# Goal of the exercise
Go through the records underneath and count the lines that include the string "models". Give nothing but the number.

# Excerpted data
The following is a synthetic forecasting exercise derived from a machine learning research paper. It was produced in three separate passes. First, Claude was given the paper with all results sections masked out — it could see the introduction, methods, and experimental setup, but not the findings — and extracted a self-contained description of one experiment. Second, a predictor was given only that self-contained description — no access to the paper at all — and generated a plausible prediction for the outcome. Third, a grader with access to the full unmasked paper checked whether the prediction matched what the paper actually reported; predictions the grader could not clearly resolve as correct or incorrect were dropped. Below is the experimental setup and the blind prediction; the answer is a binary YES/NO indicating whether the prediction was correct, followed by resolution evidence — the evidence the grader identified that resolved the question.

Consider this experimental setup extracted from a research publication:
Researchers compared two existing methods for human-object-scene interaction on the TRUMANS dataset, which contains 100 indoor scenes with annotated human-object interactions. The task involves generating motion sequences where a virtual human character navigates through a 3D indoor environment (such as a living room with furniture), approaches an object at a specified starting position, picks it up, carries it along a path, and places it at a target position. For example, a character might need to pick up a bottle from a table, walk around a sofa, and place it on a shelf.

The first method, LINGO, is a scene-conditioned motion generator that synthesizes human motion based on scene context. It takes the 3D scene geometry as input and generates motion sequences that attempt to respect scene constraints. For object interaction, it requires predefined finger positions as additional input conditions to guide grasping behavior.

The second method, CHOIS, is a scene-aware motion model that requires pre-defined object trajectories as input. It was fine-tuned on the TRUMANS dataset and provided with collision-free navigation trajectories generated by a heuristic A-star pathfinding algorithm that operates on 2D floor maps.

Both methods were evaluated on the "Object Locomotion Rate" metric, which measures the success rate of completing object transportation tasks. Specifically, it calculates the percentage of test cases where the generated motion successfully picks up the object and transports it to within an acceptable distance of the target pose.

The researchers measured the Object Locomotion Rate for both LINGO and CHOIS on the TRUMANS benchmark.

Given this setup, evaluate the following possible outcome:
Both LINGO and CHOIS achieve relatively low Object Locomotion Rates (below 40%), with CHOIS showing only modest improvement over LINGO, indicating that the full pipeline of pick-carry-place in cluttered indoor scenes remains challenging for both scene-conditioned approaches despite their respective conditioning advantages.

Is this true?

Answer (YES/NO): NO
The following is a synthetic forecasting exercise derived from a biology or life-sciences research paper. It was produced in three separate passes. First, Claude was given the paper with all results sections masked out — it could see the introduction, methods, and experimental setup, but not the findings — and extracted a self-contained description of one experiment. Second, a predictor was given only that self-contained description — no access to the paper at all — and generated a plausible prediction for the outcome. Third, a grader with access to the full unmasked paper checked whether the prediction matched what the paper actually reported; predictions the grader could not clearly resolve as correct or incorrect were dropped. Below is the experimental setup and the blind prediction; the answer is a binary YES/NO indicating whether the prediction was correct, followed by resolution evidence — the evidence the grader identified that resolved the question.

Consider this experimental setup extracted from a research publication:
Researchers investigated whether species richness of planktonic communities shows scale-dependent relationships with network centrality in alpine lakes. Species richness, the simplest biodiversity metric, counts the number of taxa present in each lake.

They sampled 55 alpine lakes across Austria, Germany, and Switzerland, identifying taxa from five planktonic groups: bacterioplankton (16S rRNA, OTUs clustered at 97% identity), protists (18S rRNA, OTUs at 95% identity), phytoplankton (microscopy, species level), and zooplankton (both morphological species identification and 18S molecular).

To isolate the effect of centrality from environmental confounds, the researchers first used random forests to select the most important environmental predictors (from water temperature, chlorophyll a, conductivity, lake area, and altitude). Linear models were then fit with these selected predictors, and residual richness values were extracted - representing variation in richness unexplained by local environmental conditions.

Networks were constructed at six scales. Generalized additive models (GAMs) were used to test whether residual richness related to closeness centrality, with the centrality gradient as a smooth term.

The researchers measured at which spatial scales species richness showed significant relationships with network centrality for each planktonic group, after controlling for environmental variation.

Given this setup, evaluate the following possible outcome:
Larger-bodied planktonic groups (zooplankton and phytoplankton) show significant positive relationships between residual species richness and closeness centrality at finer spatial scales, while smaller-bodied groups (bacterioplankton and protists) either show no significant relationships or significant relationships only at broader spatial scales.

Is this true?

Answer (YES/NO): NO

# Task answer
2